TOPIC:
Establishing a Credit Rating
RESOURCES NEEDED:
No specific requirements
LEARNING OPPORTUNITY:
Children need to learn the importance of trust. It will earn friendships and responsibility. In the future it will help them establish a credit rating which will provide opportunities not available to all people. By being responsible, honest, and trustworthy, they will earn a reputation allowing others to place confidence in them and give them freedoms to pursue opportunities. As such, focusing on those actions and insights towards building a solid reputation is a valuable activity for children.
THE ACTIVITY:
- Begin by asking the children to identify something they have which is of great value to them.
- Ask if they would lend that item to anyone.
- Ask if they would lend that object to someone special.
- Get their reasons in support of their answers.
- Have them explain why they would lend to some people and not to others.
- Ask if they can explain what it means to trust someone.
- Have them explain what makes them trust that person.
- Explain the importance of behaving in such a way as to have other people trust in them enough so that they (the other people) would be willing to lend them things.
- Explain that when they get older this will be similar to a credit rating – a rating that is high enough that people will lend you things.

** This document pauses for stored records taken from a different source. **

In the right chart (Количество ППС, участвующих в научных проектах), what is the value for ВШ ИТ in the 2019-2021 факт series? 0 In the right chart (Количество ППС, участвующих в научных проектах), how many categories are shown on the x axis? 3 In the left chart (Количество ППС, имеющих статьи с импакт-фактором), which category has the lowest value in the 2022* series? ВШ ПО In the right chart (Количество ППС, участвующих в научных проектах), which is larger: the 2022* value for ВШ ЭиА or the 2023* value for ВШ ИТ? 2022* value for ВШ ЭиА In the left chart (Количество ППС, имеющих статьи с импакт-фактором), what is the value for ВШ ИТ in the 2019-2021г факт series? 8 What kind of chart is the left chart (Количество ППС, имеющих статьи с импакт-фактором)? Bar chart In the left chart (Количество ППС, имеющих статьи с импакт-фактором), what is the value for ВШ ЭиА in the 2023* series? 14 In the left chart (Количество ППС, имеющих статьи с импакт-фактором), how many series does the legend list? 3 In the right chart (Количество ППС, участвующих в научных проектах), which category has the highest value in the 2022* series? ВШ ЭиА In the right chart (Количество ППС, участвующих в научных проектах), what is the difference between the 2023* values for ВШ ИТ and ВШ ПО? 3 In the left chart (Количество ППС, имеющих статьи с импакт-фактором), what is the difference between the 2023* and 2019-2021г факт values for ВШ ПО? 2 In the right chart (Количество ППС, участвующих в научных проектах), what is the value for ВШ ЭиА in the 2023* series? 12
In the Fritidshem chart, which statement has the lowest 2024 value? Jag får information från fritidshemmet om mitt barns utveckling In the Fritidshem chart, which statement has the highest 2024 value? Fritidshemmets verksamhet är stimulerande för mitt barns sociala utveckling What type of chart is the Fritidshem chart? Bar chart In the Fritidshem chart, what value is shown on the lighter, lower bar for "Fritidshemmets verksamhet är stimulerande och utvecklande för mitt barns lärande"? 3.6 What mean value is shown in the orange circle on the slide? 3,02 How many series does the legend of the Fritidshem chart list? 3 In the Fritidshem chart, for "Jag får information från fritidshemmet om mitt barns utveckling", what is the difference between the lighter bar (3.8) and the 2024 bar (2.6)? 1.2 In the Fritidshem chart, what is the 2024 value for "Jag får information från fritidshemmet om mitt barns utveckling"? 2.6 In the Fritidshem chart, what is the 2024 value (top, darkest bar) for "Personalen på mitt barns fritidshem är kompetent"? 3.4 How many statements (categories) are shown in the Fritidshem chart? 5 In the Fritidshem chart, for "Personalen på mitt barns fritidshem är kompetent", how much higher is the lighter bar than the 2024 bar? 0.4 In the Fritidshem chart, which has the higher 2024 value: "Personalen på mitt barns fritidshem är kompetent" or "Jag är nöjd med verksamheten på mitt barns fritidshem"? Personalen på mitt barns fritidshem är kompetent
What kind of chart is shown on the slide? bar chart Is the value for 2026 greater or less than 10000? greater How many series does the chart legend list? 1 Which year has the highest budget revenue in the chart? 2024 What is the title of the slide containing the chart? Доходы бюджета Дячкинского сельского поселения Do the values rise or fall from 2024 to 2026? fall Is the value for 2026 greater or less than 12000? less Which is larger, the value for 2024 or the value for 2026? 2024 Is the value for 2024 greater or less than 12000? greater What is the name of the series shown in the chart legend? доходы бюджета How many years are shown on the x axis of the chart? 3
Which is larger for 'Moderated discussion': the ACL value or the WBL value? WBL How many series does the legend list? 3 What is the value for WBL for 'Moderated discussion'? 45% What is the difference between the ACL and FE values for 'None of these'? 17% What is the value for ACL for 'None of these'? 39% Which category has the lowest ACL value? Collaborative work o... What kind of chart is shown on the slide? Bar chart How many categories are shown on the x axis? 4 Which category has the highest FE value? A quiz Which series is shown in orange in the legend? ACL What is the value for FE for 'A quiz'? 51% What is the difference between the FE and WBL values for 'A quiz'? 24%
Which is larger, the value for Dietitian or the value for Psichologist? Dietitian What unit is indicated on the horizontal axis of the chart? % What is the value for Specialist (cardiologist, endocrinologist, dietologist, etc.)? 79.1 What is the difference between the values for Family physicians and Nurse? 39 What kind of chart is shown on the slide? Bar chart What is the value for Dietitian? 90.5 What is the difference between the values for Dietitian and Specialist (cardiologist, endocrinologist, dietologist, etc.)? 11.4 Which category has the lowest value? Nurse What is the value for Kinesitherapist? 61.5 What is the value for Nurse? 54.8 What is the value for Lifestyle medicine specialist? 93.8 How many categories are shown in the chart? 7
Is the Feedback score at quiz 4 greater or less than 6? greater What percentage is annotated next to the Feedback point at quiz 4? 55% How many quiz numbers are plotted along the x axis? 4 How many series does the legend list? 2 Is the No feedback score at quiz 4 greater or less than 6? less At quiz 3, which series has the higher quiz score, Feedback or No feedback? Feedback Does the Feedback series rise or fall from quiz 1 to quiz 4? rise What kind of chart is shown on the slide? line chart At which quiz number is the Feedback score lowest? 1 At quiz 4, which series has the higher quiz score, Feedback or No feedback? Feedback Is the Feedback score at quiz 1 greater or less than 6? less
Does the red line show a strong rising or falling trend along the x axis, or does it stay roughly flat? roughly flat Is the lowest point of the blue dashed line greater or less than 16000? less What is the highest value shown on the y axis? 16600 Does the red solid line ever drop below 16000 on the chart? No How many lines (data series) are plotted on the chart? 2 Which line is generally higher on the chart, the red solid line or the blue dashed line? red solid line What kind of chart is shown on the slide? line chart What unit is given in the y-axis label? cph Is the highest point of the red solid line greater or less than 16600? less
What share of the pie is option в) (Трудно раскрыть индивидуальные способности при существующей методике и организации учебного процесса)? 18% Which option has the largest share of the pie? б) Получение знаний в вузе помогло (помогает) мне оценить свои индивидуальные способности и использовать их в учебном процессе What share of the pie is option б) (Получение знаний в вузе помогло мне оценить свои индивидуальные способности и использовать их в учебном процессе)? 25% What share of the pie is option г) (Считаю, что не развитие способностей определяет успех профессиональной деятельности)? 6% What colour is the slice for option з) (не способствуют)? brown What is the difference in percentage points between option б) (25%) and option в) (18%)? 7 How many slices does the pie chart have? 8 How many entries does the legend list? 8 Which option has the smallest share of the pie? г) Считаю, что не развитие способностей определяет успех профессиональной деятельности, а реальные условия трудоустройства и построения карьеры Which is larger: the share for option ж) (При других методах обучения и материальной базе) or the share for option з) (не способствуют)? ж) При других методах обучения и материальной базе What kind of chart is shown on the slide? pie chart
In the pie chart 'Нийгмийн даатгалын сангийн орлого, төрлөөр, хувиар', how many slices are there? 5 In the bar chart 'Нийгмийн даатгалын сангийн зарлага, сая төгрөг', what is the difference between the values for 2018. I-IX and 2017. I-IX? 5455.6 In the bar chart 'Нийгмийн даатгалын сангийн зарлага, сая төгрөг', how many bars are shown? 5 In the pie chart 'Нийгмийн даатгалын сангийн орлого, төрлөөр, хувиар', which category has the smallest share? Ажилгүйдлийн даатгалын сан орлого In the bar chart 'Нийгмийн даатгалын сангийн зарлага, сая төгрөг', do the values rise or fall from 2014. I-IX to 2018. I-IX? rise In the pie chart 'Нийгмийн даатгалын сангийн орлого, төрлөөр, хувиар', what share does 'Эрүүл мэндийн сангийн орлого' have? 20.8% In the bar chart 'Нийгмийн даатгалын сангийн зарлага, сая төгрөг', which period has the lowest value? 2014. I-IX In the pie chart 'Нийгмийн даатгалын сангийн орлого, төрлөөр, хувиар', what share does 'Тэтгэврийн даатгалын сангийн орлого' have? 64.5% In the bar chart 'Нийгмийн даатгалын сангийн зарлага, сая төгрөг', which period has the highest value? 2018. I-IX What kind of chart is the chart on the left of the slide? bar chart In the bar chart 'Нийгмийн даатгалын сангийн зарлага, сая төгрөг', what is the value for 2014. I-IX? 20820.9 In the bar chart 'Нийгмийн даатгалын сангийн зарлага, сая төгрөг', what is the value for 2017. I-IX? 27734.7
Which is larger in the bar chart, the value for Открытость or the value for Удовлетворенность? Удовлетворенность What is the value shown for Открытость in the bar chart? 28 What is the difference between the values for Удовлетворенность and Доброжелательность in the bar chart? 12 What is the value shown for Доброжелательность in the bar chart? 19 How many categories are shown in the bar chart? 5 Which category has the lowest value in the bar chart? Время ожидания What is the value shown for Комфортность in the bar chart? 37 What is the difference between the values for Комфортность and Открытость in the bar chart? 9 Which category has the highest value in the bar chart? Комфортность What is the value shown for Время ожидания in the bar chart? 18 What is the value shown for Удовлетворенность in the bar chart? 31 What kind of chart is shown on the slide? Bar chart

Provide an example – such as a loan or a mortgage.
- Explain that, when they get older, a good credit rating is very important and is measured by the following three things:
1. Character – being trustworthy and a good person.
2. Capital – owning things that could be given up if they did not repay money they borrowed.
3. Capacity – having a way of paying things back – for example, having a job that would allow them to pay back the money they borrowed.
FOLLOW UP IDEAS:
- Discuss with the children how to tell if someone is trustworthy.
- Play a game that involves establishing trust.
- Discuss the pros and cons of borrowing and lending.
- Discuss the old saying “Neither a borrower nor a lender be” and what it suggests and why.